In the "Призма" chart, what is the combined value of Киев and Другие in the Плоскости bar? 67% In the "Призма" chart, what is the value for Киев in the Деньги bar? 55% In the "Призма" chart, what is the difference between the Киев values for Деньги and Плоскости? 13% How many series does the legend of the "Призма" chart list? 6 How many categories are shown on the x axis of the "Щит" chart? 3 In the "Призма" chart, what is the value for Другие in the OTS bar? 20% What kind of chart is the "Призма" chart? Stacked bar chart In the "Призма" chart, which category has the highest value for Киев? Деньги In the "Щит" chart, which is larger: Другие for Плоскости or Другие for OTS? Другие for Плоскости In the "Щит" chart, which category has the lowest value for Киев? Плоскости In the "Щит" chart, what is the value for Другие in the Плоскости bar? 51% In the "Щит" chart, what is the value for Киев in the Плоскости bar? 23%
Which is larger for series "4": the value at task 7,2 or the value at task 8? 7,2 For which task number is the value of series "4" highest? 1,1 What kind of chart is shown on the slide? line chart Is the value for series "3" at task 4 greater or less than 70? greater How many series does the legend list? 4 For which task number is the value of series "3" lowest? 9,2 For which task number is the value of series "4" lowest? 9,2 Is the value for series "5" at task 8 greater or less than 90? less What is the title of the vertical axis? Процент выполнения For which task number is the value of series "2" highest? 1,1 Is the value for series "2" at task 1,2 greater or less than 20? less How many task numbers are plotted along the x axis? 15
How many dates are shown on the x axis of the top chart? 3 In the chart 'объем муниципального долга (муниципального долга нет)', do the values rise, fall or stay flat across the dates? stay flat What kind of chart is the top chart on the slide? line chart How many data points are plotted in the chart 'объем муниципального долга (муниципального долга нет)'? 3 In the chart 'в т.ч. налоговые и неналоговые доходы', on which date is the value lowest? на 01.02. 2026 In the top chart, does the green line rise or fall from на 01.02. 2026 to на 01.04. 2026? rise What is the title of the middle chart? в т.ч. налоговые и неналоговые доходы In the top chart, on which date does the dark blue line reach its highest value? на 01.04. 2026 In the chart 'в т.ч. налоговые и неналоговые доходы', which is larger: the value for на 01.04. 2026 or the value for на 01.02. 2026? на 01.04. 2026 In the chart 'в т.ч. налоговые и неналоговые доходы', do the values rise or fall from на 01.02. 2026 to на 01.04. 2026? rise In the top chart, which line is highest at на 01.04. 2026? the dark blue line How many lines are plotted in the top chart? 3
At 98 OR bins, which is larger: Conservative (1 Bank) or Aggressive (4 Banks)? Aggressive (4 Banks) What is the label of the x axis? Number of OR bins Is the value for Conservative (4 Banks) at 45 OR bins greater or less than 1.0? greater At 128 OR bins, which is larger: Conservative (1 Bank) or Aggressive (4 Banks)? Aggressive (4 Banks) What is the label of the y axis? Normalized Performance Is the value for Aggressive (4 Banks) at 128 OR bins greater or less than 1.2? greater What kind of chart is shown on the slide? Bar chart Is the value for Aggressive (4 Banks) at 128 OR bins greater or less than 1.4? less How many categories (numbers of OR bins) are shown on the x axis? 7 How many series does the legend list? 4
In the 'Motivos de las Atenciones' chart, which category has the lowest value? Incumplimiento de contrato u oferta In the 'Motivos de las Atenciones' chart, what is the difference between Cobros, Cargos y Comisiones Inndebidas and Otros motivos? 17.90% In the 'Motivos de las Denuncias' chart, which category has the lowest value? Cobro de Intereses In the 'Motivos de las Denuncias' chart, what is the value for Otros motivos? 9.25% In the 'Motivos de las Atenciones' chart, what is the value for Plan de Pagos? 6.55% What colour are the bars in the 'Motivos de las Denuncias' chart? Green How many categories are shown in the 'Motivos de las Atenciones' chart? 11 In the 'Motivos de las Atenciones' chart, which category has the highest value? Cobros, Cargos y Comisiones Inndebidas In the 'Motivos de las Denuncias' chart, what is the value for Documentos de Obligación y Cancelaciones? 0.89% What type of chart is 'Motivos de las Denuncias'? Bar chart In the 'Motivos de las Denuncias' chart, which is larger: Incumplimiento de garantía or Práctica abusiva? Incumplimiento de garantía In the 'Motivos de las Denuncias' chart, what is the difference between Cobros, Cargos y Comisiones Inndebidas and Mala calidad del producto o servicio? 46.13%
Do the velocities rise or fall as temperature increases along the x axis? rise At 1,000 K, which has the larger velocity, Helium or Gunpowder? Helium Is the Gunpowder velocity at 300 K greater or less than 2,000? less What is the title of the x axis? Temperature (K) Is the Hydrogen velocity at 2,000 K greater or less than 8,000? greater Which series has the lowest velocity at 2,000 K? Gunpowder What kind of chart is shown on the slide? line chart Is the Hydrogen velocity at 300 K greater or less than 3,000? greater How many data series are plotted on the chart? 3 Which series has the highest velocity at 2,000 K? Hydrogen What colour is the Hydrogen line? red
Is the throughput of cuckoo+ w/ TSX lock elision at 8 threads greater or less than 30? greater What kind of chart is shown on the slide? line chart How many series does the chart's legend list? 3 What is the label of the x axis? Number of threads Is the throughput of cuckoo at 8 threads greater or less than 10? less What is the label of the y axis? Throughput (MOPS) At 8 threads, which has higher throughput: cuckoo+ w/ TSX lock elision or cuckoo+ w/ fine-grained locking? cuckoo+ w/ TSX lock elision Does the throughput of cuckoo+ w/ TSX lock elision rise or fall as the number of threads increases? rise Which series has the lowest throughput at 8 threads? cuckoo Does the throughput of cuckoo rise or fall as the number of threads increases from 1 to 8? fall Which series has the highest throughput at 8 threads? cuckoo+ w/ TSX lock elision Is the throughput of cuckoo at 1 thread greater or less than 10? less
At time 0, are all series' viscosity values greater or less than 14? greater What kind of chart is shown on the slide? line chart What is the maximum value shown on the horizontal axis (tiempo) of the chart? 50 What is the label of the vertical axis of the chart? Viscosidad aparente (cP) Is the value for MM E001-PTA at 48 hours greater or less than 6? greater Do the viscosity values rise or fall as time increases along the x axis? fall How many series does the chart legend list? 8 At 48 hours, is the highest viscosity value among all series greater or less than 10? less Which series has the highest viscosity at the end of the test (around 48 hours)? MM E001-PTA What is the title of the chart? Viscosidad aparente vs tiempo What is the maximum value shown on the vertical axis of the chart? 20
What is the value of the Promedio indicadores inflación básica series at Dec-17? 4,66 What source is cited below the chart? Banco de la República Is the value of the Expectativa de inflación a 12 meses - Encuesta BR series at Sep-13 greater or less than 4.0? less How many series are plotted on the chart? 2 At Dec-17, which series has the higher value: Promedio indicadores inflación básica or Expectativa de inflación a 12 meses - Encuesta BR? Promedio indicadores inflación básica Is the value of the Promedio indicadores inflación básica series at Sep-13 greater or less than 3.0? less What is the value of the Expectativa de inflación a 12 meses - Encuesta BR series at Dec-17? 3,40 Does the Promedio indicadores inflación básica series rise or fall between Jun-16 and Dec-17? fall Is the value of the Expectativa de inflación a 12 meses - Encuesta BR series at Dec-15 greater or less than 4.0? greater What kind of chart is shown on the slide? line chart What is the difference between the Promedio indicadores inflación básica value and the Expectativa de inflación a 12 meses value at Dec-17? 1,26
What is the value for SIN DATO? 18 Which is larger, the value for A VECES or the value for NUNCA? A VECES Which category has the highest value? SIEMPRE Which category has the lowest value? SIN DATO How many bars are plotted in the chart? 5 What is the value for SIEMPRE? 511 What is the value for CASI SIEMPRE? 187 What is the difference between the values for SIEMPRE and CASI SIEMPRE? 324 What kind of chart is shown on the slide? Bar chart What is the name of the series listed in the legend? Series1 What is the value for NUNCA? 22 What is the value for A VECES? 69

++++++++++++++++++++

TASK STATEMENT >>
Rewrite the material above as a numbered list, omitting any blank lines.

TASK ANSWER >>
1. In the "Призма" chart, what is the combined value of Киев and Другие in the Плоскости bar? 67% In the "Призма" chart, what is the value for Киев in the Деньги bar? 55% In the "Призма" chart, what is the difference between the Киев values for Деньги and Плоскости? 13% How many series does the legend of the "Призма" chart list? 6 How many categories are shown on the x axis of the "Щит" chart? 3 In the "Призма" chart, what is the value for Другие in the OTS bar? 20% What kind of chart is the "Призма" chart? Stacked bar chart In the "Призма" chart, which category has the highest value for Киев? Деньги In the "Щит" chart, which is larger: Другие for Плоскости or Другие for OTS? Другие for Плоскости In the "Щит" chart, which category has the lowest value for Киев? Плоскости In the "Щит" chart, what is the value for Другие in the Плоскости bar? 51% In the "Щит" chart, what is the value for Киев in the Плоскости bar? 23%
2. Which is larger for series "4": the value at task 7,2 or the value at task 8? 7,2 For which task number is the value of series "4" highest? 1,1 What kind of chart is shown on the slide? line chart Is the value for series "3" at task 4 greater or less than 70? greater How many series does the legend list? 4 For which task number is the value of series "3" lowest? 9,2 For which task number is the value of series "4" lowest? 9,2 Is the value for series "5" at task 8 greater or less than 90? less What is the title of the vertical axis? Процент выполнения For which task number is the value of series "2" highest? 1,1 Is the value for series "2" at task 1,2 greater or less than 20? less How many task numbers are plotted along the x axis? 15
3. How many dates are shown on the x axis of the top chart? 3 In the chart 'объем муниципального долга (муниципального долга нет)', do the values rise, fall or stay flat across the dates? stay flat What kind of chart is the top chart on the slide? line chart How many data points are plotted in the chart 'объем муниципального долга (муниципального долга нет)'? 3 In the chart 'в т.ч. налоговые и неналоговые доходы', on which date is the value lowest? на 01.02. 2026 In the top chart, does the green line rise or fall from на 01.02. 2026 to на 01.04. 2026? rise What is the title of the middle chart? в т.ч. налоговые и неналоговые доходы In the top chart, on which date does the dark blue line reach its highest value? на 01.04. 2026 In the chart 'в т.ч. налоговые и неналоговые доходы', which is larger: the value for на 01.04. 2026 or the value for на 01.02. 2026? на 01.04. 2026 In the chart 'в т.ч. налоговые и неналоговые доходы', do the values rise or fall from на 01.02. 2026 to на 01.04. 2026? rise In the top chart, which line is highest at на 01.04. 2026? the dark blue line How many lines are plotted in the top chart? 3
4. At 98 OR bins, which is larger: Conservative (1 Bank) or Aggressive (4 Banks)? Aggressive (4 Banks) What is the label of the x axis? Number of OR bins Is the value for Conservative (4 Banks) at 45 OR bins greater or less than 1.0? greater At 128 OR bins, which is larger: Conservative (1 Bank) or Aggressive (4 Banks)? Aggressive (4 Banks) What is the label of the y axis? Normalized Performance Is the value for Aggressive (4 Banks) at 128 OR bins greater or less than 1.2? greater What kind of chart is shown on the slide? Bar chart Is the value for Aggressive (4 Banks) at 128 OR bins greater or less than 1.4? less How many categories (numbers of OR bins) are shown on the x axis? 7 How many series does the legend list? 4
5. In the 'Motivos de las Atenciones' chart, which category has the lowest value? Incumplimiento de contrato u oferta In the 'Motivos de las Atenciones' chart, what is the difference between Cobros, Cargos y Comisiones Inndebidas and Otros motivos? 17.90% In the 'Motivos de las Denuncias' chart, which category has the lowest value? Cobro de Intereses In the 'Motivos de las Denuncias' chart, what is the value for Otros motivos? 9.25% In the 'Motivos de las Atenciones' chart, what is the value for Plan de Pagos? 6.55% What colour are the bars in the 'Motivos de las Denuncias' chart? Green How many categories are shown in the 'Motivos de las Atenciones' chart? 11 In the 'Motivos de las Atenciones' chart, which category has the highest value? Cobros, Cargos y Comisiones Inndebidas In the 'Motivos de las Denuncias' chart, what is the value for Documentos de Obligación y Cancelaciones? 0.89% What type of chart is 'Motivos de las Denuncias'? Bar chart In the 'Motivos de las Denuncias' chart, which is larger: Incumplimiento de garantía or Práctica abusiva? Incumplimiento de garantía In the 'Motivos de las Denuncias' chart, what is the difference between Cobros, Cargos y Comisiones Inndebidas and Mala calidad del producto o servicio? 46.13%
6. Do the velocities rise or fall as temperature increases along the x axis? rise At 1,000 K, which has the larger velocity, Helium or Gunpowder? Helium Is the Gunpowder velocity at 300 K greater or less than 2,000? less What is the title of the x axis? Temperature (K) Is the Hydrogen velocity at 2,000 K greater or less than 8,000? greater Which series has the lowest velocity at 2,000 K? Gunpowder What kind of chart is shown on the slide? line chart Is the Hydrogen velocity at 300 K greater or less than 3,000? greater How many data series are plotted on the chart? 3 Which series has the highest velocity at 2,000 K? Hydrogen What colour is the Hydrogen line? red
7. Is the throughput of cuckoo+ w/ TSX lock elision at 8 threads greater or less than 30? greater What kind of chart is shown on the slide? line chart How many series does the chart's legend list? 3 What is the label of the x axis? Number of threads Is the throughput of cuckoo at 8 threads greater or less than 10? less What is the label of the y axis? Throughput (MOPS) At 8 threads, which has higher throughput: cuckoo+ w/ TSX lock elision or cuckoo+ w/ fine-grained locking? cuckoo+ w/ TSX lock elision Does the throughput of cuckoo+ w/ TSX lock elision rise or fall as the number of threads increases? rise Which series has the lowest throughput at 8 threads? cuckoo Does the throughput of cuckoo rise or fall as the number of threads increases from 1 to 8? fall Which series has the highest throughput at 8 threads? cuckoo+ w/ TSX lock elision Is the throughput of cuckoo at 1 thread greater or less than 10? less
8. At time 0, are all series' viscosity values greater or less than 14? greater What kind of chart is shown on the slide? line chart What is the maximum value shown on the horizontal axis (tiempo) of the chart? 50 What is the label of the vertical axis of the chart? Viscosidad aparente (cP) Is the value for MM E001-PTA at 48 hours greater or less than 6? greater Do the viscosity values rise or fall as time increases along the x axis? fall How many series does the chart legend list? 8 At 48 hours, is the highest viscosity value among all series greater or less than 10? less Which series has the highest viscosity at the end of the test (around 48 hours)? MM E001-PTA What is the title of the chart? Viscosidad aparente vs tiempo What is the maximum value shown on the vertical axis of the chart? 20
9. What is the value of the Promedio indicadores inflación básica series at Dec-17? 4,66 What source is cited below the chart? Banco de la República Is the value of the Expectativa de inflación a 12 meses - Encuesta BR series at Sep-13 greater or less than 4.0? less How many series are plotted on the chart? 2 At Dec-17, which series has the higher value: Promedio indicadores inflación básica or Expectativa de inflación a 12 meses - Encuesta BR? Promedio indicadores inflación básica Is the value of the Promedio indicadores inflación básica series at Sep-13 greater or less than 3.0? less What is the value of the Expectativa de inflación a 12 meses - Encuesta BR series at Dec-17? 3,40 Does the Promedio indicadores inflación básica series rise or fall between Jun-16 and Dec-17? fall Is the value of the Expectativa de inflación a 12 meses - Encuesta BR series at Dec-15 greater or less than 4.0? greater What kind of chart is shown on the slide? line chart What is the difference between the Promedio indicadores inflación básica value and the Expectativa de inflación a 12 meses value at Dec-17? 1,26
10. What is the value for SIN DATO? 18 Which is larger, the value for A VECES or the value for NUNCA? A VECES Which category has the highest value? SIEMPRE Which category has the lowest value? SIN DATO How many bars are plotted in the chart? 5 What is the value for SIEMPRE? 511 What is the value for CASI SIEMPRE? 187 What is the difference between the values for SIEMPRE and CASI SIEMPRE? 324 What kind of chart is shown on the slide? Bar chart What is the name of the series listed in the legend? Series1 What is the value for NUNCA? 22 What is the value for A VECES? 69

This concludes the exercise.